The aforementioned neck injury forced Wood to withdraw from last month’s Aberdeen Asset Management Scottish Open at Castle Stuart without being able to hit a ball in anger. Even though he made it to the starting gate in the Open at Royal Troon the following week, he only lasted 12 holes. “Obviously July wasn’t a great month for me with my neck,” he admitted. “I tried to give it a go at the Open but, as I was warming up on the Thursday, they had a big TrackMan TV on the range and, due to the fact I was only able to make half backswings, it showed I was only carrying my driver 190 yards, which is embarrassing. But then last Wednesday at the US PGA, I didn’t have any pain when I played nine holes, so hopefully I’m over that now.”

As the top seed and highest-ranked player in the field, Wood will be expected to beat Rumford. According to the title favourite, though, he has landed a potential banana skin for his opening test. “I’ve got quite a tough game against Rummy,” insisted Wood. “There’s quite a lot of run offs around the greens on the golf course [the Fidra Links]. We all know Rummy’s got one of the best short games on Tour, so it will feel like he’s never out of the hole. It will be a good one to win tomorrow, then get a little bit of momentum building throughout the week and hopefully go on a good run. Everybody is saying that I’m there [in the battle for those nine automatic Ryder Cup spots], but for me, until it’s set in stone and there’s a line under the qualifying, I’m not. I don’t want any intensity to drop, so I am really just giving everything trying to make the team.”

Should Fitzpatrick, who faces Ryder Cup vice captain Thomas Bjorn in the first-round, do that, it would be some achievement at the age of 21. It was only last year that he was a rookie on the European Tour, yet he goes about his business, both on and off the course, like a seasoned veteran. Three missed cuts in a row prior to finishing 49th in the US PGA Championship at Baltusrol showed he is feeling the Ryder Cup heat. At the same time, though, the Sheffield lad seems to have an inner calmness that makes you believe he can get to the finishing line where he needs to be. “I think so,” replied Fitzpatrick when asked if Clarke, inset above left, had been right when he suggested recently that the Hazeltine hopeful had been guilty of trying too hard as he made early exits in the French Open, Scottish Open and the Open before returning to form with a 67 in the last round of the season’s final major on Sunday in New Jersey. “I don’t know whether he can factually prove that, but it’s certainly been the case. I don’t want to blow my own trumpet or anything like that, but I really feel like I work pretty hard at my game, try to do the right things schedule-wise and try to be as good as I can be. Sometimes, though, trying too hard just holds you back. Sometimes when you want to achieve something so much, it almost can get in the way and I think that’s been the case with me. I’ve just got to try and relax over these next three or four weeks

“I’d be delighted obviously to make the team and it would certainly give perspective of how far I’ve come. It’s happened so fast that I think you almost expect it to keep going that way, and it’s not true. I’ve had a win this year, but, in all honesty, I’ve not had a good year.”

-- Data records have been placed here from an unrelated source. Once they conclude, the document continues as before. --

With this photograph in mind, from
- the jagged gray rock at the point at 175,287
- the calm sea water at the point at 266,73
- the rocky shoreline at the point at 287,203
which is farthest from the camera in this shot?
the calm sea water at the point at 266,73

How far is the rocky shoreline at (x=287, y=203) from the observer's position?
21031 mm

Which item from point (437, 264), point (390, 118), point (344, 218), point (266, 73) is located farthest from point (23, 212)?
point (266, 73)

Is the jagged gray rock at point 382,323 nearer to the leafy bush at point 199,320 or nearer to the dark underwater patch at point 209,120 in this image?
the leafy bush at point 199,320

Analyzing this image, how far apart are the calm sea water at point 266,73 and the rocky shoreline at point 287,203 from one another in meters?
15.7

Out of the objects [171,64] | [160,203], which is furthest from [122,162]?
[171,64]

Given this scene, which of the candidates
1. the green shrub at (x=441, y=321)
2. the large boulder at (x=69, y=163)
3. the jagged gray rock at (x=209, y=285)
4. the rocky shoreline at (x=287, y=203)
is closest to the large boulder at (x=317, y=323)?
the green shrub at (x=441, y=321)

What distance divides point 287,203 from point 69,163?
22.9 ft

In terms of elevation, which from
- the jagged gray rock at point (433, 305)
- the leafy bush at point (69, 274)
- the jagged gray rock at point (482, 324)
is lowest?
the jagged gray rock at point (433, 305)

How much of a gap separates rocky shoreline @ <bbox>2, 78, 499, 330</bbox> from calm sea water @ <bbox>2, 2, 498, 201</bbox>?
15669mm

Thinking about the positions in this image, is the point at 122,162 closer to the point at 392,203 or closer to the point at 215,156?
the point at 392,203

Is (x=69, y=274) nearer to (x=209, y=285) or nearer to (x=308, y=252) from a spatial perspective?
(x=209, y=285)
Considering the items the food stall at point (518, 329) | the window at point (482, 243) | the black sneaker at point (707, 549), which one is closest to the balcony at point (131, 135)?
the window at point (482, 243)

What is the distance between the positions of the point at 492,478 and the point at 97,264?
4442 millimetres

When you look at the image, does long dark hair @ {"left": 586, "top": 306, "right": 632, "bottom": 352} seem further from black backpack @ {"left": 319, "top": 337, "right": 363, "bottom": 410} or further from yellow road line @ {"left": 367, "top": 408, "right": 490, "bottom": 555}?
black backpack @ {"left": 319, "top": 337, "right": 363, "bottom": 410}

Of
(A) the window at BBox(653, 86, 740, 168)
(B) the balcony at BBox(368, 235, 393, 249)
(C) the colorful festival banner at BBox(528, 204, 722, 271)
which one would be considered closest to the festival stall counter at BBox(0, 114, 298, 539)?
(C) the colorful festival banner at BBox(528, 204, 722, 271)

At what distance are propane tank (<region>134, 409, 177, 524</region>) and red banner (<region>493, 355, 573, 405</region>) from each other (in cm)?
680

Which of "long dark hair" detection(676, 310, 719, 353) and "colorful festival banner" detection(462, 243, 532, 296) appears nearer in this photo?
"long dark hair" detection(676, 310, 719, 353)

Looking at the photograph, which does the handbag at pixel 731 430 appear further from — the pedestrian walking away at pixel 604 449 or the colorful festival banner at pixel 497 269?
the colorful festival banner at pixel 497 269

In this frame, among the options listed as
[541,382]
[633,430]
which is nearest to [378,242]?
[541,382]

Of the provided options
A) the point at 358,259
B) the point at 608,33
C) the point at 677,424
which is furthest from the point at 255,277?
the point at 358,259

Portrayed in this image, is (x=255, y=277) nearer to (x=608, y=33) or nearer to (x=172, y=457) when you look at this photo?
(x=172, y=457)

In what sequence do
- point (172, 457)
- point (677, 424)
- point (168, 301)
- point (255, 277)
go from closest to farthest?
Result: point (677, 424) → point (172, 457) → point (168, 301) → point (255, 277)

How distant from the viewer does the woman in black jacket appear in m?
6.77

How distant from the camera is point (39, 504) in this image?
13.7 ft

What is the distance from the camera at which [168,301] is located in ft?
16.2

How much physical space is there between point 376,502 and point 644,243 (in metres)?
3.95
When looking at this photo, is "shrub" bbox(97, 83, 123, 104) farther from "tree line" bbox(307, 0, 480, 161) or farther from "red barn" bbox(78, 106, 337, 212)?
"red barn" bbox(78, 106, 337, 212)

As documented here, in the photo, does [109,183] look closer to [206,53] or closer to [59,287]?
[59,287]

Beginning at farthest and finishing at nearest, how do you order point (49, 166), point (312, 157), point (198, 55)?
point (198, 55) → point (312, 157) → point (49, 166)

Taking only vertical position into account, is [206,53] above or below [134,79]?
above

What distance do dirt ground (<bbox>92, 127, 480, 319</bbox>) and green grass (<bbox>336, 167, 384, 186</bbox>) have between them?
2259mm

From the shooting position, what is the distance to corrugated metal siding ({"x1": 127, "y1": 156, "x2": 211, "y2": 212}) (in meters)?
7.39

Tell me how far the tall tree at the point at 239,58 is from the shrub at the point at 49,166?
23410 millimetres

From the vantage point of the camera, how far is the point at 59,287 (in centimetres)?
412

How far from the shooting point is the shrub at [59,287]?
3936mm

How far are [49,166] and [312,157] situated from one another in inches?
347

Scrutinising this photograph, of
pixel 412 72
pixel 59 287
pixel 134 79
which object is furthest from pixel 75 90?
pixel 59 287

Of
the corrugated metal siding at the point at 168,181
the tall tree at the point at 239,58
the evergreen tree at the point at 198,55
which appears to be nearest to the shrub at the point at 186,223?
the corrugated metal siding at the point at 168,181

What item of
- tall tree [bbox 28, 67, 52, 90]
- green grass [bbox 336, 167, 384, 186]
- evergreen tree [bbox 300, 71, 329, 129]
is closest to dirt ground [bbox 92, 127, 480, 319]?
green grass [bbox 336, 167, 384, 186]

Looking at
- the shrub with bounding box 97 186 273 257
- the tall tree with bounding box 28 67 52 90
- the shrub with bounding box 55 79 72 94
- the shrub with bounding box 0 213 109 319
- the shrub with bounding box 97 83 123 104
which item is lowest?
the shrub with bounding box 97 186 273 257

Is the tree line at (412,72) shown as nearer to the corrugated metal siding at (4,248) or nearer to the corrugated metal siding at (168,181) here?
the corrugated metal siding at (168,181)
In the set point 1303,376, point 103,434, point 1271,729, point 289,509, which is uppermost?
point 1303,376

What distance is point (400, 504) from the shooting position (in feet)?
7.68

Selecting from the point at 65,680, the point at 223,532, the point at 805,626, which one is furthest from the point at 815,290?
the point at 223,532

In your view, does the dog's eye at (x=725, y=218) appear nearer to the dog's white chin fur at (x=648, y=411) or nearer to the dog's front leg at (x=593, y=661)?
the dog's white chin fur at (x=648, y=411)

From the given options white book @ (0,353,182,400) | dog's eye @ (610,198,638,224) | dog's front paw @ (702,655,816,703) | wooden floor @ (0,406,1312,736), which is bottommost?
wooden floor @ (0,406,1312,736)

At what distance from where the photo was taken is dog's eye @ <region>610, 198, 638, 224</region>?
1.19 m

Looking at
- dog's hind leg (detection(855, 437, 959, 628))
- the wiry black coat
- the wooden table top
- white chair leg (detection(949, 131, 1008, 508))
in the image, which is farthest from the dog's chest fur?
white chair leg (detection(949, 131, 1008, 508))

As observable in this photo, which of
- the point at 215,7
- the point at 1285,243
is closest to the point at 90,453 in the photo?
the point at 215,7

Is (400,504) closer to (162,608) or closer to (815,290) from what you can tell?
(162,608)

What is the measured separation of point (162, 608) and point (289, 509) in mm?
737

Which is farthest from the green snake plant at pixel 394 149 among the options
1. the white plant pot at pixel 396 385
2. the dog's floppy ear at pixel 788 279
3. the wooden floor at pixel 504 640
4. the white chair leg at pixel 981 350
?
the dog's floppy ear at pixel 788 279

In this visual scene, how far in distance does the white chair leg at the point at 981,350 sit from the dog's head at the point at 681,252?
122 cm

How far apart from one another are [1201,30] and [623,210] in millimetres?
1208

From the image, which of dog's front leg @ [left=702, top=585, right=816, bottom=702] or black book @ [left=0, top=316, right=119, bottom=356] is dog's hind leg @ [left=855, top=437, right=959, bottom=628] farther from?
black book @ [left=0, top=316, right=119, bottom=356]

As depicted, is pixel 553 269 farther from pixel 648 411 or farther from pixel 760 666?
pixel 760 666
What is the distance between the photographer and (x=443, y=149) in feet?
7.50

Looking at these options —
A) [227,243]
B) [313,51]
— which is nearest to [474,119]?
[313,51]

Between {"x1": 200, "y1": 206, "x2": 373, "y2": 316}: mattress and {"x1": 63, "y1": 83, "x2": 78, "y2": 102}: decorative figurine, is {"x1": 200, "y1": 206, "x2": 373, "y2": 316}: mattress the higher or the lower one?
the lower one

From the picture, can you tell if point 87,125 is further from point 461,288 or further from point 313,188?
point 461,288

Really? Making three of the four cuts in the majors, including a seventh-place finish in the Masters, two wins in the Ryder Cup qualifying campaign, a second, three thirds and almost having a 59 would surely suggest otherwise.

“When you put it like that, it sounds pretty good,” he admitted, with his boyish smile. “I’m sure all golfers are the same, but yo u get stuck in the present; and you don’t think about, A, what you’ve done before, and what you know you can achieve; and B, what you’re working towards in the future. I think that’s certainly me. The last eight, nine weeks are just being reactive to how I’ve been playing, when I feel like the game has not been far away. I’ve not changed anything or anything, but sort of getting down on myself, missing the cut by one, not having the rub of the green, missing a couple short ones. All things that if you get on the right side and it all goes your way, before you know it, you’ve had three great results. Hopefully for me, after last week, I can just get on a bit of a run now and make the final push for the Ryder Cup.”